Cecil County Clerk William Brueckman said the county was known before 1940 as the “Gretna Green of America,” a reference to a Scottish border village where English couples went to get married under Scotland’s more lax marriage laws.
That reputation remains today, even though it is not as easy to get married in Maryland as it used to be. In 1997, 79.8 percent of Cecil County’s 6,163 marriage licenses were granted to out-of-state residents.
“People come here to get married because their parents and grandparents did it here,” said Frank Smith, who performs marriage ceremonies at the Historic Little Chapel in Elkton. “It’s tradition.”

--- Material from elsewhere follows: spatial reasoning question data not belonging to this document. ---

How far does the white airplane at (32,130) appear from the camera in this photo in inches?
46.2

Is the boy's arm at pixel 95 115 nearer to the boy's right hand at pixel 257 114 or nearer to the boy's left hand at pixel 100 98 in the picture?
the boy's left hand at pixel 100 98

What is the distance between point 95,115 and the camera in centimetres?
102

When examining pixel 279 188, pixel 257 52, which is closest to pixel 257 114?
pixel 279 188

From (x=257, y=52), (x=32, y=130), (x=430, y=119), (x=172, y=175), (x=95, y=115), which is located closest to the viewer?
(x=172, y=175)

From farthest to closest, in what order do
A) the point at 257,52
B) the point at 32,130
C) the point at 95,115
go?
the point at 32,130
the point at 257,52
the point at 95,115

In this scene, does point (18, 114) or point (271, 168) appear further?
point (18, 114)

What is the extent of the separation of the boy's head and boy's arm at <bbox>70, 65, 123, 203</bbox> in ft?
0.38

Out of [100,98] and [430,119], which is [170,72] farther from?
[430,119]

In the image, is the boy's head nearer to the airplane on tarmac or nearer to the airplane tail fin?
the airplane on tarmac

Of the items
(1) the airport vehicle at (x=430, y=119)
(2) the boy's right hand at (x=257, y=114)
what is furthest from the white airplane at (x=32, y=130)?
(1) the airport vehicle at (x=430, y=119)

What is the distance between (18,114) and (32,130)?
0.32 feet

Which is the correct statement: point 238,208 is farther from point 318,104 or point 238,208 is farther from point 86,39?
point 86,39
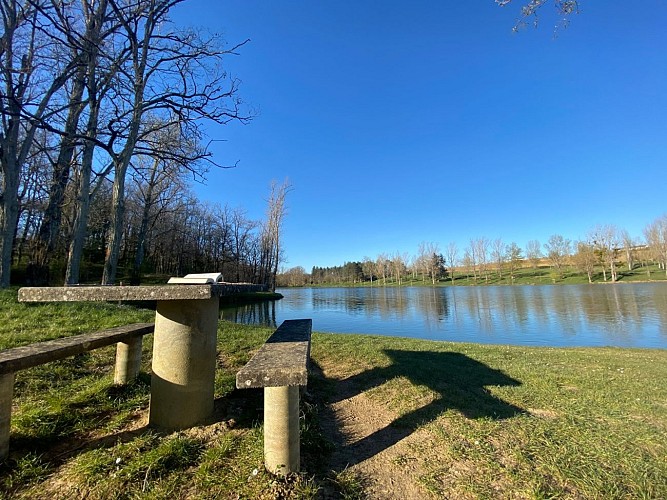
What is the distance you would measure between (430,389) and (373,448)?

That tradition began back when Maryland’s laws were less strict than those of surrounding states. Before the laws changed around the start of World War II, there was no waiting period for a marriage license in Cecil County, attracting couples from all over who wanted to get hitched quick.
Cecil County benefited from its location, Brueckman said: Elkton is less than 20 miles from the Delaware, Pennsylvania and New Jersey borders.
When new laws created a two-day waiting period before marriage in the 1940s, the town had already garnered a reputation as the marriage capital of the East and it stuck, Brueckman said.
The 1997 out-of-state marriage rate of 79.8 percent in Cecil County was down slightly from the 84.9 percent rate of 1977, according to state data. But it was still more than four times the state average of 18.7 percent of licenses being issued to non-residents.
At the Historic Little Chapel, Smith said he performs about 600 non- sectarian marriages a year. The chapel has been on East Main Street, across from the county courthouse, since about 1920.
“We give them what they can’t find in a courthouse,” said Smith, who has been at the Historic Little Chapel for three years.
He said weddings at the chapel are scheduled on the hour and provide candlelight, music and a photographer, among other wedding niceties.
More than 85 percent of the chapel’s weddings are to out-of-state residents, Smith said. During the World War II years, the chapel was marrying almost 4,000 couples a year.
The Historic Little Chapel is one of the few to survive a 1939 change in the law that made it illegal for marriage chapels to advertise, which put many of the town’s small chapels and ministers practicing in their homes out of business.
“It’s quite a hindrance when you can’t put a sign on the door,” Smith said.